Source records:
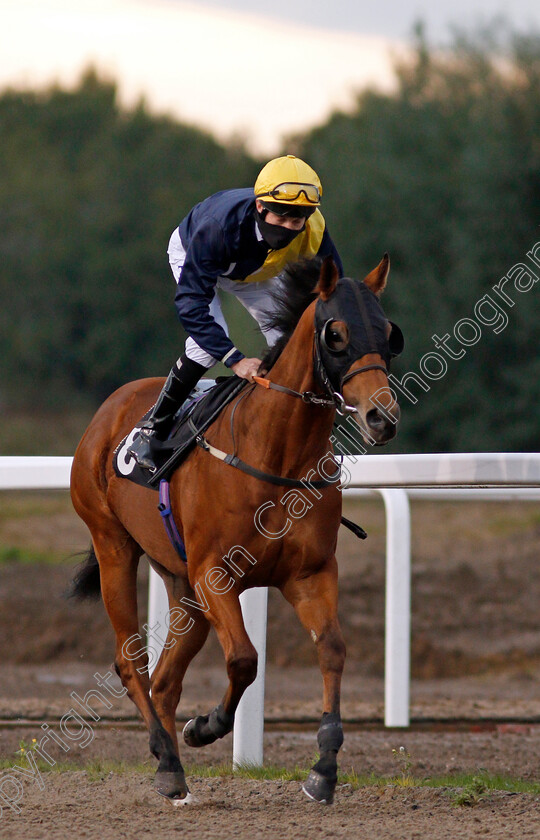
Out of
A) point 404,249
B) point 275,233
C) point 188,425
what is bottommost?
point 404,249

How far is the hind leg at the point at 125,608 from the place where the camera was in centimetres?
492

Objective: Can you swap "bottommost" for "lowest" throughout the lines above, keeping everything else the same and leaving out the pictures?

Finished answer:
Out of
A) point 404,249
B) point 275,233
C) point 188,425
what is lowest?
point 404,249

How far is the hind leg at the point at 125,608 from the place where the camera was in centimetres?
492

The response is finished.